Direction: Reproduce the data below word for word, line by line.

━━━━

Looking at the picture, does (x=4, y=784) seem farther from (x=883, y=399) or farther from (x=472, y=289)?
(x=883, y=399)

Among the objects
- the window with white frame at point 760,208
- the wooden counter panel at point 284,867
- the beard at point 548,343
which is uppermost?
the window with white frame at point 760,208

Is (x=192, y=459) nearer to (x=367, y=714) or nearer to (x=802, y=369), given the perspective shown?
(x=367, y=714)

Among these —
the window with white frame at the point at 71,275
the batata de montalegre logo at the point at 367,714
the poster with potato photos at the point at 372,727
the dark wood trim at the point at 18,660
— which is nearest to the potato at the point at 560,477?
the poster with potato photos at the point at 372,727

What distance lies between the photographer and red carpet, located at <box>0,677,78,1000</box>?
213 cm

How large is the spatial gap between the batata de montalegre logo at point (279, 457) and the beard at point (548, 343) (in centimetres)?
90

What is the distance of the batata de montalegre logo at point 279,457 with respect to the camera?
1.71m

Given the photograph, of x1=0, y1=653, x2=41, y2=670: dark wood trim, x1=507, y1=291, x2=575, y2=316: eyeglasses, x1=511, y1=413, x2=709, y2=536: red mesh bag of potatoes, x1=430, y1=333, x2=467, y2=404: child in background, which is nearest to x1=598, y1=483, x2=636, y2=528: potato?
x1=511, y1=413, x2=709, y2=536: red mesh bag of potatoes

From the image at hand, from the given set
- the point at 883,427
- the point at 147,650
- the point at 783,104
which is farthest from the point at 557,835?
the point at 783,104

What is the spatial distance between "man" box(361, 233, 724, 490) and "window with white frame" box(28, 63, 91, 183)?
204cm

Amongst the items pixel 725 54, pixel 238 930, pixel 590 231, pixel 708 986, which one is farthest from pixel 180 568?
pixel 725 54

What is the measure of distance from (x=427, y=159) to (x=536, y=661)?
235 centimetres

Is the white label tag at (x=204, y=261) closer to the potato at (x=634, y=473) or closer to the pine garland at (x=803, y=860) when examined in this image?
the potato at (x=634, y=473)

━━━━

Written reply:
Looking at the picture, does (x=4, y=784) seem farther from (x=883, y=399) or farther from (x=472, y=289)?
(x=883, y=399)

Among the objects
- the window with white frame at point 760,208
- the wooden counter panel at point 284,867
- the beard at point 548,343
which is uppermost?
the window with white frame at point 760,208

Is (x=192, y=459) nearer to (x=367, y=714) or nearer to (x=802, y=369), given the perspective shown?
(x=367, y=714)

Among these —
the window with white frame at the point at 71,275
the batata de montalegre logo at the point at 367,714
the poster with potato photos at the point at 372,727
the dark wood trim at the point at 18,660
— which is nearest to the potato at the point at 560,477?
the poster with potato photos at the point at 372,727

What distance lies between the photographer and red carpet, located at <box>0,677,78,1000</box>?
213 cm

How large is the spatial gap between the batata de montalegre logo at point (279, 457) and the beard at point (548, 343) (in centimetres)?
90

What is the distance of the batata de montalegre logo at point 279,457 with respect to the camera?
1.71m

Given the photograph, of x1=0, y1=653, x2=41, y2=670: dark wood trim, x1=507, y1=291, x2=575, y2=316: eyeglasses, x1=511, y1=413, x2=709, y2=536: red mesh bag of potatoes, x1=430, y1=333, x2=467, y2=404: child in background, which is nearest to x1=598, y1=483, x2=636, y2=528: potato?
x1=511, y1=413, x2=709, y2=536: red mesh bag of potatoes

From the image at hand, from the given set
- the point at 883,427
- the point at 147,650
- the point at 783,104
which is farthest from the point at 557,835?
the point at 783,104

What is the spatial distance between "man" box(361, 233, 724, 490) and "window with white frame" box(28, 63, 91, 183)?
204cm

Amongst the items pixel 725 54, pixel 238 930, pixel 590 231, pixel 708 986, which one is farthest from pixel 180 568?
pixel 725 54

What is the measure of distance from (x=427, y=159) to (x=536, y=661)?
235 centimetres

Is the white label tag at (x=204, y=261) closer to the potato at (x=634, y=473) or closer to the pine garland at (x=803, y=860) when examined in this image?
the potato at (x=634, y=473)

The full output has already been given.